- **Assigned task**: From the writing-advice text below, reproduce the part that starts at the words "So to the journey" and stops after the words "the page. J)".

- **Text segment**:
* * * * * * * * *

Vince asked:
I have a 120,000 word paranormal called "Characters in a Romance" in which there is a cosmic black moment (explosion) and all the romance characters are blown out of their novels to all corners of the universe and they spend the rest of the book, like Dorothy in the "Wizard of Oz", trying to get back to their own novels.
They have many adventures along the way with their biggest problem being their inability to prove if they are real or fictional. Neither the real people, who were also blown up, nor the fictional characters are able to come up with a proof for determining who is real and who is fictional. Try to prove you're real.
They have many adventures along the way with their biggest problem being their inability to prove if they are real or fictional. Neither the real people, who were also blown up, nor the fictional characters are able to come up with a proof for determining who is real and who is fictional. Try to prove you're real.
What a great plot! I’m getting all sorts of resonances here from post-modern themes about authorship and the uncertainty of “reality,” as in Calvino, Ionesco, and more recently, Jasper Fforde in the Thursday Next novels! I can see how this juxtaposition of “fiction” and “real” (especially WITHIN a fiction!) will call into doubt the reliability of many philosophical verities. I think the "proving you're real" is a great theme, but I better just deal with the basic journey today, as that's complex enough.
So to the journey question! I think the significant challenge here is that you have several characters, and they probably each have an individual journey (you know, from distrust to trust). So keep that in mind—each probably has some individual journey to make within the overall journey of everyone getting back to where they belong. (This might well come into play at the end of the book, where perhaps some characters do make it back to their novels, but others don’t—the individual journey might be a determiner of whether they make it back or not. Possible example later down the page. J)

* * * * * * * * *

- **Data block**:
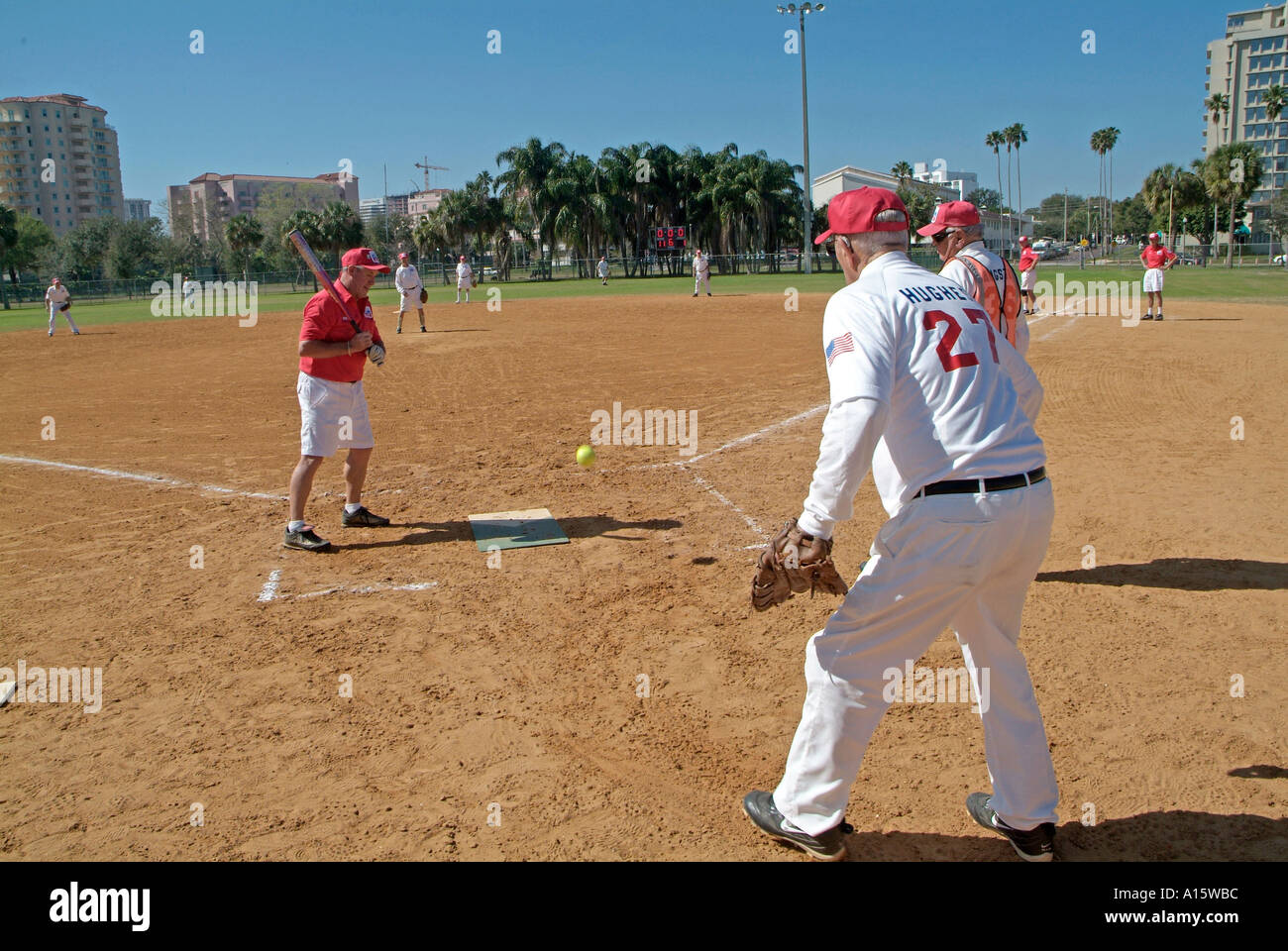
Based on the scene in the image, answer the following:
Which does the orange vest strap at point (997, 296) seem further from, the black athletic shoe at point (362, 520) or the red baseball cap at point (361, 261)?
the black athletic shoe at point (362, 520)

* * * * * * * * *

- **Written answer**:
So to the journey question! I think the significant challenge here is that you have several characters, and they probably each have an individual journey (you know, from distrust to trust). So keep that in mind—each probably has some individual journey to make within the overall journey of everyone getting back to where they belong. (This might well come into play at the end of the book, where perhaps some characters do make it back to their novels, but others don’t—the individual journey might be a determiner of whether they make it back or not. Possible example later down the page. J)